Habe mich heute für die Mitteldistanz angemeldet.

Freue mich auf Oberaggi und 007ike und alle anderen, die ich noch kenne und die mich noch kennen.

Werde mich aber definitiv hinten einordnen. Vielleicht kann ich meinen Saisonhöhepunkt ja auf dieses Jahr auf die Kirkeler Nikolaustour legen.
Meine int.

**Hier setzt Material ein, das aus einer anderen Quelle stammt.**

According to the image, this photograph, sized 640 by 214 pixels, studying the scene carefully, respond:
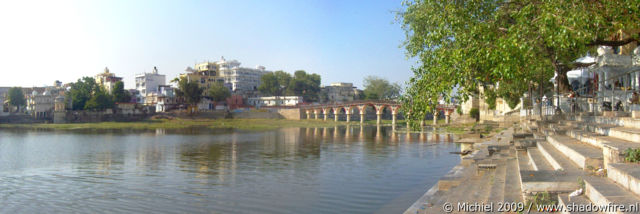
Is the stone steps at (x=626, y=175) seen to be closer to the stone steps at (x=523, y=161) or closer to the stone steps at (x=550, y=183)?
the stone steps at (x=550, y=183)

Härte ist zur Zeit etwas Milchbubenhaft ... wie man hier sehen kann (Danke an Kaete für dieses nette Foto)




Grüße,
Wiseman


----------



## Oberaggi (2. Mai 2006)

Hallo Wiseman,

das ist ja eine angenehme Überraschung, habe mir schon Sorgen gemacht nach der letzten Tour in Freisen, ob's Dich überhaupt noch gibt.
Dann fehlt ja jetzt nur noch Tozzi!

Die Saarschleife eignet sich hervorragend zum Formaufbau für die Nikolaustour.


----------



## 007ike (2. Mai 2006)

Schön wiseman von dir zu hören! Freue mich auch schon auf ein wiedersehen, wir werden ja vor dem Start noch genügend Zeit haben zum Unterhalten.


----------



## Einheimischer (2. Mai 2006)

Schliese mich an, schön mal wieder was von dir zu hören! Noch schöner, dass man dich am Sonntag beim Rennen sieht!!!

Grüße.


----------



## MTB-News.de




----------



## zeitweiser (2. Mai 2006)

Hallo Thorsten
Gibt es irgendwo eine Beschreibung der besten Zuschauerplätze und z.b auch den ca.Zeitpunkt wann das Feld an den Stellen vorbeikommt.
Ich hab ein paar Bekannte die sich das Ganze ansehen wollen.
Der Kachelmann hält hoffentlich Wort


----------



## leeqwar (3. Mai 2006)

zeitweiser schrieb:
			
		

> Hallo Thorsten
> Gibt es irgendwo eine Beschreibung der besten Zuschauerplätze und z.b auch den ca.Zeitpunkt wann das Feld an den Stellen vorbeikommt.
> Ich hab ein paar Bekannte die sich das Ganze ansehen wollen.
> Der Kachelmann hält hoffentlich Wort



du sprichst mir aus dem herzen. wollte ganz genau das gleiche auch noch fragen.


----------



## _t.o.o.l_ (3. Mai 2006)

zeitweiser schrieb:
			
		

> ...
> Gibt es irgendwo eine Beschreibung der besten Zuschauerplätze und z.b auch den ca.Zeitpunkt wann das Feld an den Stellen vorbeikommt.
> .....t


Hallo 

Zuschauerpunkte

Zuschauerpunkt 1    	 "Sparkassentrail"

Die spektakulärste Abfahrt im Rennen wird von allen Teilnehmern durchfahren.
Zu erreichen: Mit dem Auto bis Mettlach,parken im  Bereich Brücke Mettlach, von dort zu Fuß Richtung Lutwinus Kapelle(Saar-Radweg Richtung Saarhölzbach)ca. 10 Minuten Fußweg.
Wann?  - Spitze Marathon 1. Runde ab ca. 10.20 Uhr
	 - Spitze Marathon 2. Runde ab ca. 12.30 Uhr
	 - Spitze Kruzstrecke ab ca. 10.50 Uhr
	 - Spitze Halbmarathon ab ca. 11.50 Uhr

Zuschauerpunkt 2    	"Waldparkplatz"

Krurze aber extrem steile Abfahrt, garantiert SEHENSWERT!!!!
Zu erreichen: Mit dem Auto bis Saarhölzbach über B51, vorbei am Ort in Richtung Saarburg, letzte Einfahrt Saarhölzbach, dann erste Einfahrt links durch Eisenbahnbrücke, durch Wohngebiet bis Turnhalle, anschließend zu Fuß bis Waldparkplatz (ca. 5 Min Fußweg)
Wann?	 - Spitze Marathon Runde 1 ab ca.10.30 Uhr
	 - Spitze Marathon 2. Runde ab ca. 12.40 Uhr
	 - Spitze Halbmarathon ab ca. 12.00 Uhr

Zuschauerpunkt  3		"Energis-Sprintwertung"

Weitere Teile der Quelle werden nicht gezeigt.